Some records:
/---

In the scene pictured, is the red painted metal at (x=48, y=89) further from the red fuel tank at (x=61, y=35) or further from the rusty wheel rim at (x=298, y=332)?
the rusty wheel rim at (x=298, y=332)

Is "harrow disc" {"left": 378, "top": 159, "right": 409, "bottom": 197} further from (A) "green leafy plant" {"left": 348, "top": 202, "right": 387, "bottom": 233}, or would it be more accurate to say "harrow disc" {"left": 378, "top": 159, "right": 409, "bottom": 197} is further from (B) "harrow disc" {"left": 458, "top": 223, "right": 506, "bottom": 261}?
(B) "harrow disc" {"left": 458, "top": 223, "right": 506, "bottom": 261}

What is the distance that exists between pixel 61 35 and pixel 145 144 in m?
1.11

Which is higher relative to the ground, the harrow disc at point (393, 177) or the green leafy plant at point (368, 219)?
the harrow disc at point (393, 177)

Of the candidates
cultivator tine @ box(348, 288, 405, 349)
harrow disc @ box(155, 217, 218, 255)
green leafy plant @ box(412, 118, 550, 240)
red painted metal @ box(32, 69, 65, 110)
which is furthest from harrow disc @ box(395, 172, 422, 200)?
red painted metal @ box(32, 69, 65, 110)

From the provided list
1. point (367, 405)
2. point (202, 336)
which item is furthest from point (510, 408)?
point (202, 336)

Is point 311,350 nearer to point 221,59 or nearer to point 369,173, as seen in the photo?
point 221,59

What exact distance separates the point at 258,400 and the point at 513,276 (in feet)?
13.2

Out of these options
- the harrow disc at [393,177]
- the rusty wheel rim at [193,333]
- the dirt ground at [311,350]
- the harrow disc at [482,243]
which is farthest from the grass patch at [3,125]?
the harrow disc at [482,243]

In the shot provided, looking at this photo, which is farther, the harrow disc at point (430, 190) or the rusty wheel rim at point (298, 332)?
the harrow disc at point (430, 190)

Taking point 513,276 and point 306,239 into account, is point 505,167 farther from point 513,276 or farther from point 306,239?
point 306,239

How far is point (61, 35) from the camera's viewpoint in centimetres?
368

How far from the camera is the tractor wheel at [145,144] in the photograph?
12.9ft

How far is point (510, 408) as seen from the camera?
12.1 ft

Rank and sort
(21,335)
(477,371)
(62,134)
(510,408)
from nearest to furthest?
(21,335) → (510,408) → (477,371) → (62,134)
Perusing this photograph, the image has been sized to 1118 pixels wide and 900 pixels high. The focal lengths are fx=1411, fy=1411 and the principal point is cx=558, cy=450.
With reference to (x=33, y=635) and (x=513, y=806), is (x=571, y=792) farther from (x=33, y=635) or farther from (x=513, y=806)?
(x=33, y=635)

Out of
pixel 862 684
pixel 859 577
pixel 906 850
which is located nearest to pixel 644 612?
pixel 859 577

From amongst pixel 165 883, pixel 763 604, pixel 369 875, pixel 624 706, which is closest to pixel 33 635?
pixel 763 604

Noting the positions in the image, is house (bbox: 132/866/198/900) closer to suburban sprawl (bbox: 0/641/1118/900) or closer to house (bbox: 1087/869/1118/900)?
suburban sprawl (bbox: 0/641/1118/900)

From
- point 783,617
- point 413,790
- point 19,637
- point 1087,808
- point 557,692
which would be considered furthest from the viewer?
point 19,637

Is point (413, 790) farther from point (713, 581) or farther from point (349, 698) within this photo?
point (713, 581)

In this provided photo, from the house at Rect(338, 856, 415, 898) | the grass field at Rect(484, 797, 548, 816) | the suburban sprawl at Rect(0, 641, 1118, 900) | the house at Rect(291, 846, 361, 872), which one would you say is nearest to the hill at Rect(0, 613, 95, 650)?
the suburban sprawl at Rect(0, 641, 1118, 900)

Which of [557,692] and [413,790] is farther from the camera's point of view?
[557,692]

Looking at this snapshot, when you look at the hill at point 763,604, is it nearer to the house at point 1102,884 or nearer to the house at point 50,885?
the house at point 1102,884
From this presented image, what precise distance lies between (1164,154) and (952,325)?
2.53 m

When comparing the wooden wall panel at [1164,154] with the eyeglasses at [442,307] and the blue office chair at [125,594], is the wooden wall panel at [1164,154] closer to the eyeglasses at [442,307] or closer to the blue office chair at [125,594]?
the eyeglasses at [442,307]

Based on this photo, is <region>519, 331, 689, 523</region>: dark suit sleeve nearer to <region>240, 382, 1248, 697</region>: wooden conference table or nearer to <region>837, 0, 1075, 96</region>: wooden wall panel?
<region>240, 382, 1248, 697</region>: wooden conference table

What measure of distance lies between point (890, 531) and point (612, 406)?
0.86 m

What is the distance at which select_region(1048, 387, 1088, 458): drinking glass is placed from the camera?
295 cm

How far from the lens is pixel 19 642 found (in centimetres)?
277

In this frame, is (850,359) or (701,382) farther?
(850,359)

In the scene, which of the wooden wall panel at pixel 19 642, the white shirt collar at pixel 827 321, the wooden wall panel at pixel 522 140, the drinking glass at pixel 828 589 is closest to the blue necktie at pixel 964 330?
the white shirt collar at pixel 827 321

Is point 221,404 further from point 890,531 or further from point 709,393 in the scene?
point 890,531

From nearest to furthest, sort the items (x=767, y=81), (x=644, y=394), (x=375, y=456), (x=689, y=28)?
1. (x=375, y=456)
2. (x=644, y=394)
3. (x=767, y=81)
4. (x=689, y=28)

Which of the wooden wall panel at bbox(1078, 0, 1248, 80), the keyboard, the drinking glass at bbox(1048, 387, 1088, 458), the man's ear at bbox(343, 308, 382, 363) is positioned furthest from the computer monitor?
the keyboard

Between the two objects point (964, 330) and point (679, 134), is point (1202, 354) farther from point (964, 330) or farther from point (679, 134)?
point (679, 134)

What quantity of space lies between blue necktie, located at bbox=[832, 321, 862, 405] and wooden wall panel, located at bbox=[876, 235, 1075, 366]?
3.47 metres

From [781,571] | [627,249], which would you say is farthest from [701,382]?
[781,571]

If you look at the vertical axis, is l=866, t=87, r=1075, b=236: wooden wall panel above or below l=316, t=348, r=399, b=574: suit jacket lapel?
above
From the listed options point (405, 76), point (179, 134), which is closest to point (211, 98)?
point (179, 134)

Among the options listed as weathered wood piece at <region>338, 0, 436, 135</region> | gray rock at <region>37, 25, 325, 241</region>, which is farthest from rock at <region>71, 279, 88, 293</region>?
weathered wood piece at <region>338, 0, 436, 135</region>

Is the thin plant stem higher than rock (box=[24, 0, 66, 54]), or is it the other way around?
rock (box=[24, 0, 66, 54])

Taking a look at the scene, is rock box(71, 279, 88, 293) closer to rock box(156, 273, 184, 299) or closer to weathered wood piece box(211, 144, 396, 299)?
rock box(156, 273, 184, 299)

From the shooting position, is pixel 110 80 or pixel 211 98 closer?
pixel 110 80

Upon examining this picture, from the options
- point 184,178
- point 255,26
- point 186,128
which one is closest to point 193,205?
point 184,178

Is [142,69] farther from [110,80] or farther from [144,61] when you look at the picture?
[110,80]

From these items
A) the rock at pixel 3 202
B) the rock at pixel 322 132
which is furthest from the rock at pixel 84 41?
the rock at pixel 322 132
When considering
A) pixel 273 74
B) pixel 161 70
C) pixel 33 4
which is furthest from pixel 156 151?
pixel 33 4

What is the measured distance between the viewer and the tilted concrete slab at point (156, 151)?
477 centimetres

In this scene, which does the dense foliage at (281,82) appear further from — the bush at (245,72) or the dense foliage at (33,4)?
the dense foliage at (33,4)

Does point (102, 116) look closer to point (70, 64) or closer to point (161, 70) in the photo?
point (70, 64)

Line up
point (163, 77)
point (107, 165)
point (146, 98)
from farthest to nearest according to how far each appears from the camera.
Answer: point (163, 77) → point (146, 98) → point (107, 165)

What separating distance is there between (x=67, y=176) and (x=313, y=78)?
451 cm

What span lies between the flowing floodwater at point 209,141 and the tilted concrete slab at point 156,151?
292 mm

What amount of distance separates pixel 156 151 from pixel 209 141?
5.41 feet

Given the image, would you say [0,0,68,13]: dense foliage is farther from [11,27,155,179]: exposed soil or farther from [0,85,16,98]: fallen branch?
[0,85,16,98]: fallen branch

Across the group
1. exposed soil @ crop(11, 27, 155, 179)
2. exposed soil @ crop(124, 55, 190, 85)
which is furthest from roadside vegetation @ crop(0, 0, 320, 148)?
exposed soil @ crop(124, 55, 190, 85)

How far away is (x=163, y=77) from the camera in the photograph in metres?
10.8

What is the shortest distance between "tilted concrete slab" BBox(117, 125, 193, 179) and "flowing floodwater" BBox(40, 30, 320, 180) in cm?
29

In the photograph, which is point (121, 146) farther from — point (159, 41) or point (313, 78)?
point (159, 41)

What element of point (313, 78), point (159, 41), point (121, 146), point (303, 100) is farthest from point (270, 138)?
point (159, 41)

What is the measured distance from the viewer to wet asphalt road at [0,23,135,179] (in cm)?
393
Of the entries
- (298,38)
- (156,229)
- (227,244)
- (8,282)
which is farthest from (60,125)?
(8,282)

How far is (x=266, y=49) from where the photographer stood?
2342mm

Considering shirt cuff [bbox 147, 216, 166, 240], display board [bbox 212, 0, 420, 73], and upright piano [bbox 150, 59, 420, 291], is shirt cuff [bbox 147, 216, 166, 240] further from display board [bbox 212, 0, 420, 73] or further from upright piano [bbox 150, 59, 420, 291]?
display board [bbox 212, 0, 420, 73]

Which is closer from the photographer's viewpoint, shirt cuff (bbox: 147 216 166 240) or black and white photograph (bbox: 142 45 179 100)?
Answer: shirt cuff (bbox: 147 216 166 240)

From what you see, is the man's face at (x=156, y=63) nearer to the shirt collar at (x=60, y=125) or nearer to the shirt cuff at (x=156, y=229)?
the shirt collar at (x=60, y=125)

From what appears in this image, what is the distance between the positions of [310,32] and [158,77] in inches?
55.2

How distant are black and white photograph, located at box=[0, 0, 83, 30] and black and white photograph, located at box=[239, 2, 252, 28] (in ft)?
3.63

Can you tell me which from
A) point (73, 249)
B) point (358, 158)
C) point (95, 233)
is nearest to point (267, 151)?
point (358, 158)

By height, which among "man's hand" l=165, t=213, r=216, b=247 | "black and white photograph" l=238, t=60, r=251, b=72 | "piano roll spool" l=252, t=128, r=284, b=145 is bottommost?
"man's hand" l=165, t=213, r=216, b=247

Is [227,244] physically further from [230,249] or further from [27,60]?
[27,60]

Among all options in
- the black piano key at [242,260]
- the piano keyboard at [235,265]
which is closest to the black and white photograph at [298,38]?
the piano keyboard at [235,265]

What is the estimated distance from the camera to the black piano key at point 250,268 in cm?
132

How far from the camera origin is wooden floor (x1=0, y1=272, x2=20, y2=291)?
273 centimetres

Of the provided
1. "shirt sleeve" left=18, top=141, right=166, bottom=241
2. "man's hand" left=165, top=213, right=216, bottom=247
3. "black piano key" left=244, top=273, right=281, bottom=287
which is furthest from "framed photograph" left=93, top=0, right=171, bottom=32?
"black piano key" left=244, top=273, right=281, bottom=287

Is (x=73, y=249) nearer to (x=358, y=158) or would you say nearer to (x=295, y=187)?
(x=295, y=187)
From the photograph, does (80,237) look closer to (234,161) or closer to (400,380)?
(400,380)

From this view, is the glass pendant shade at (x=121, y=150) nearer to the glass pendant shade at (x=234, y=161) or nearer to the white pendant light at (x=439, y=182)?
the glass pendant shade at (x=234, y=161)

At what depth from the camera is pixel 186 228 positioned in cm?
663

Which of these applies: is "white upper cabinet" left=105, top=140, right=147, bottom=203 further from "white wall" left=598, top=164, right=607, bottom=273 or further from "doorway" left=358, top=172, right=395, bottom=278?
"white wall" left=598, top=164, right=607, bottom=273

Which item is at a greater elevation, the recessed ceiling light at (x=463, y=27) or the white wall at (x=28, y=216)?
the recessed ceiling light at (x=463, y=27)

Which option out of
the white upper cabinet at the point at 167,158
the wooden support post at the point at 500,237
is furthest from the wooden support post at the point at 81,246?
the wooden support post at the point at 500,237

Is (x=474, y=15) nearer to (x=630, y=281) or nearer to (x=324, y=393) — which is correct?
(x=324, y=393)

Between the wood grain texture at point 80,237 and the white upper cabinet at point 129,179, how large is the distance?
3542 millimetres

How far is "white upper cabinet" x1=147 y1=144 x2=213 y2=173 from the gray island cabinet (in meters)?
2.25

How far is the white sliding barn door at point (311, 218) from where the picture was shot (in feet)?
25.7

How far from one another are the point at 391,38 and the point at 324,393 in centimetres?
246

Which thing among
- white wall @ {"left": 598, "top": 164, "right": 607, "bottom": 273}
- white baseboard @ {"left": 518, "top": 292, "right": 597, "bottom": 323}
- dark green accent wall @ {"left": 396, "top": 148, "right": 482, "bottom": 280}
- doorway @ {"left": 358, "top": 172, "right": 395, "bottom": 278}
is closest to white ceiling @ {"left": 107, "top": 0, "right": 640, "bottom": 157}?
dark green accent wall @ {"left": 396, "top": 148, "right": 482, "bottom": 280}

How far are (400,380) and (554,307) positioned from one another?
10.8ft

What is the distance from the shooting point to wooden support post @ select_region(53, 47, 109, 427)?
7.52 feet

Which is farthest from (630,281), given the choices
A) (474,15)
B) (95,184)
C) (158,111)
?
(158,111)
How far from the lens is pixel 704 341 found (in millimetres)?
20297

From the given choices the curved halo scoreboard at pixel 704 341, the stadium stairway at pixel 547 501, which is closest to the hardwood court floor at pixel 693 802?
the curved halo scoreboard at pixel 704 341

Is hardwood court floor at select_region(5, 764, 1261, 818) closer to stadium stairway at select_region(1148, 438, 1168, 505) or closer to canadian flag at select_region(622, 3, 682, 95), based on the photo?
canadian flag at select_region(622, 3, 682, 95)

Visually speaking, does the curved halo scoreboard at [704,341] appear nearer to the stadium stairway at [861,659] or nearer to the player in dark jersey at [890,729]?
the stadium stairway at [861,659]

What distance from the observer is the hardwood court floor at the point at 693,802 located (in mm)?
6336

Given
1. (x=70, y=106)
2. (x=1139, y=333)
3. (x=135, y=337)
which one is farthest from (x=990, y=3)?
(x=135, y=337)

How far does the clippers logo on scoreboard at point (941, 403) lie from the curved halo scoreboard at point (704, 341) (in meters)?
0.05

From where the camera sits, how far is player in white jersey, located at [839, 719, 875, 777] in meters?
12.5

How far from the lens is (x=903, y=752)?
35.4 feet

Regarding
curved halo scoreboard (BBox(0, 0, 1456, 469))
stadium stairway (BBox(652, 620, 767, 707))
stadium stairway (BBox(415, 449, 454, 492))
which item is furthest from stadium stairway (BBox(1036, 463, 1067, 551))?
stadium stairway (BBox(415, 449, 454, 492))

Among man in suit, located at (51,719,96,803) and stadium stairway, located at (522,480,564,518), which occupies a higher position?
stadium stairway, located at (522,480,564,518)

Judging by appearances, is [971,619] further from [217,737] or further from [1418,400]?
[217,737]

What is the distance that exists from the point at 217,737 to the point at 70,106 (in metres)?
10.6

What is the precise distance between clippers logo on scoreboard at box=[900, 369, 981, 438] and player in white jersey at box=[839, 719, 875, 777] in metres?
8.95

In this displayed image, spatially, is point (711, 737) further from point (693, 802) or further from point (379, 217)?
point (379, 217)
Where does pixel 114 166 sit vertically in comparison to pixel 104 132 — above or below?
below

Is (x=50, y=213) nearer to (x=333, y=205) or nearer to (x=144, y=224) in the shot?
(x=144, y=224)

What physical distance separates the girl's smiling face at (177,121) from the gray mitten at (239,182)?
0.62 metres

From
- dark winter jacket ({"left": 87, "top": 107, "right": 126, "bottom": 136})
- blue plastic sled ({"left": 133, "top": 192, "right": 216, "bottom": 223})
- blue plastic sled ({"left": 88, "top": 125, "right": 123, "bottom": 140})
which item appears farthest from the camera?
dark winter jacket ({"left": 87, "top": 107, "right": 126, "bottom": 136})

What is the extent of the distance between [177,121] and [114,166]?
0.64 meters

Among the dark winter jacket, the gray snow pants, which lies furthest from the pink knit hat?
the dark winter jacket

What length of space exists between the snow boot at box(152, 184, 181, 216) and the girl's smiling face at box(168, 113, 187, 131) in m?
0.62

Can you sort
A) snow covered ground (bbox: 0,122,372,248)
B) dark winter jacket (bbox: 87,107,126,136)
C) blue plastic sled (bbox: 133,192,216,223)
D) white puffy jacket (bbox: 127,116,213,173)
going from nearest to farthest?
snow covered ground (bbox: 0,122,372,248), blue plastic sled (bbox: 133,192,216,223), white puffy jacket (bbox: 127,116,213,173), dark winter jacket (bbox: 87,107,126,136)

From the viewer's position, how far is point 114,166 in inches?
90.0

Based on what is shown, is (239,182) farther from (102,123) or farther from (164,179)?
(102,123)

\---

SET TASK:
Return the lines from the line containing "What is the precise" to the end of the entries above, exactly as they appear and with no other output.

TASK RESULT:
What is the precise distance between clippers logo on scoreboard at box=[900, 369, 981, 438] and player in white jersey at box=[839, 719, 875, 777] in metres?
8.95

In this displayed image, spatially, is point (711, 737) further from point (693, 802) or further from point (379, 217)?
point (379, 217)
Where does pixel 114 166 sit vertically in comparison to pixel 104 132 — above or below?
below

Is (x=50, y=213) nearer to (x=333, y=205) or nearer to (x=144, y=224) in the shot?
(x=144, y=224)

What physical distance separates the girl's smiling face at (177,121) from the gray mitten at (239,182)?
0.62 metres

From
- dark winter jacket ({"left": 87, "top": 107, "right": 126, "bottom": 136})
- blue plastic sled ({"left": 133, "top": 192, "right": 216, "bottom": 223})
- blue plastic sled ({"left": 88, "top": 125, "right": 123, "bottom": 140})
which item appears farthest from the camera?
dark winter jacket ({"left": 87, "top": 107, "right": 126, "bottom": 136})

What is the extent of the distance between [177,121] and [114,166]?
0.64 meters

Among the dark winter jacket, the gray snow pants, which lies furthest from the pink knit hat?
the dark winter jacket

What length of space exists between the snow boot at box(152, 184, 181, 216) and the girl's smiling face at box(168, 113, 187, 131) in m?
0.62

Can you sort
A) snow covered ground (bbox: 0,122,372,248)
B) dark winter jacket (bbox: 87,107,126,136)
C) blue plastic sled (bbox: 133,192,216,223)
D) white puffy jacket (bbox: 127,116,213,173)
going from nearest to farthest?
snow covered ground (bbox: 0,122,372,248), blue plastic sled (bbox: 133,192,216,223), white puffy jacket (bbox: 127,116,213,173), dark winter jacket (bbox: 87,107,126,136)

From the viewer's position, how far is point 114,166 in inches?
90.0

Based on what is shown, is (239,182) farther from (102,123) or farther from (164,179)?
(102,123)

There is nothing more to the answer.